Wazzup Pilipinas!
An audit of loan agreements challenged as illegitimate, fraudulent and/or wasteful was pushed in the proposed P1.9 trillion 2017 national government budget by Senator Risa Hontiveros.
In her maiden budget interpellation on Tuesday, Hontiveros proposed the inclusion in the said budget of a special provision to “hold in trust” interest payments for at least 20 loan agreements pending a thorough review through a congressional debt audit.
Hontiveros assured that debts validated to be aboveboard will continue to be serviced. However, those proven to be illegitimate or riddled with questionable processes, contractual obligations, purposes and use will be subjected to renegotiation and/or repudiation. Subsequently, funds allotted for their payments will be re-channeled to augment the government’s spending for important social services.
“It is only apt that the Duterte government’s first proposed appropriation law dubbed as ‘a budget for real change,' has a specific policy language to safeguard the nation’s coffers from illegitimate loan agreements. It is only common sense that we should not pay what we don’t owe. A congressional debt audit is a step in the right direction to scrutinize these debts and avoid repeating the mistakes of the past,” Hontiveros said.
Hontiveros explained that the country endured paying for illegitimate debts in the past like the mothballed Bataan Nuclear Power Plant (BNPP) and the defunct Austrian Medical Waste Incinerator Project. She cited a study by the Freedom from Debt Coalition (FDC) which has identified 20 questionable loan agreements amounting to P 900 million (please see attached) in the proposed 2017 budget. The debt watchdog said that many of the loans came from the Asian Development Bank (ADB), Japan International Cooperation Agency (JICA) and the World Bank (WB).

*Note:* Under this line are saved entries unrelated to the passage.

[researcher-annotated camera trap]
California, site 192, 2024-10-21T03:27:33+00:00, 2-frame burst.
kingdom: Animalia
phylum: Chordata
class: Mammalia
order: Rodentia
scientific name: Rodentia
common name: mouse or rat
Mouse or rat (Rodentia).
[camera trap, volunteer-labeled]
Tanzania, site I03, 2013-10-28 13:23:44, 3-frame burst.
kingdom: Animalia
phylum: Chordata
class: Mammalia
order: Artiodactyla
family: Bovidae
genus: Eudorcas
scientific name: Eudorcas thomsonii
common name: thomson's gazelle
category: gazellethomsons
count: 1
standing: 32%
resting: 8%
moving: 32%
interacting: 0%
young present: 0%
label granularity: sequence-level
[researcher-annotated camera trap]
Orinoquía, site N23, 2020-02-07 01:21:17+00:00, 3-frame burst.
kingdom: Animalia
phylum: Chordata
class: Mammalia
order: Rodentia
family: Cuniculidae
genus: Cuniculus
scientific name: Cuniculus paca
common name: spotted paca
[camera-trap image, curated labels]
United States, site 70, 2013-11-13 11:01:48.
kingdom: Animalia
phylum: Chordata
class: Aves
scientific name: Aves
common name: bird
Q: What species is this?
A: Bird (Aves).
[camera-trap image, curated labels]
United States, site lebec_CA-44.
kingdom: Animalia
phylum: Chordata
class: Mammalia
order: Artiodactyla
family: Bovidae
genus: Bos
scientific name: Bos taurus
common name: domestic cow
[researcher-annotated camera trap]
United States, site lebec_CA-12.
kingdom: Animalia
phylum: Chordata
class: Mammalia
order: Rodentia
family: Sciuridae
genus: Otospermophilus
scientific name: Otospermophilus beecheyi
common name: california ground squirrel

Senator Loren Legarda, who chairs the Senate Committee on Finance, and principal sponsor of the proposed budget, agreed to a congressional debt audit.
Hontiveros added that the proposed revival of the BNPP runs contrary to the prevailing attitudes of more experienced nations regarding the future of nuclear energy.
“In the wake of the Fukushima disaster, Germany, through its Energiewnede program, has pledged to fully close all of its nuclear energy plants by 2022. The risks to human health and the environment cannot be overstated. We live in an age where our actions directly shape the natural world. Our existing laws such as the Renewable Energy Act of 2008 represents our commitment to renewable energy and increase its share in our energy mix.”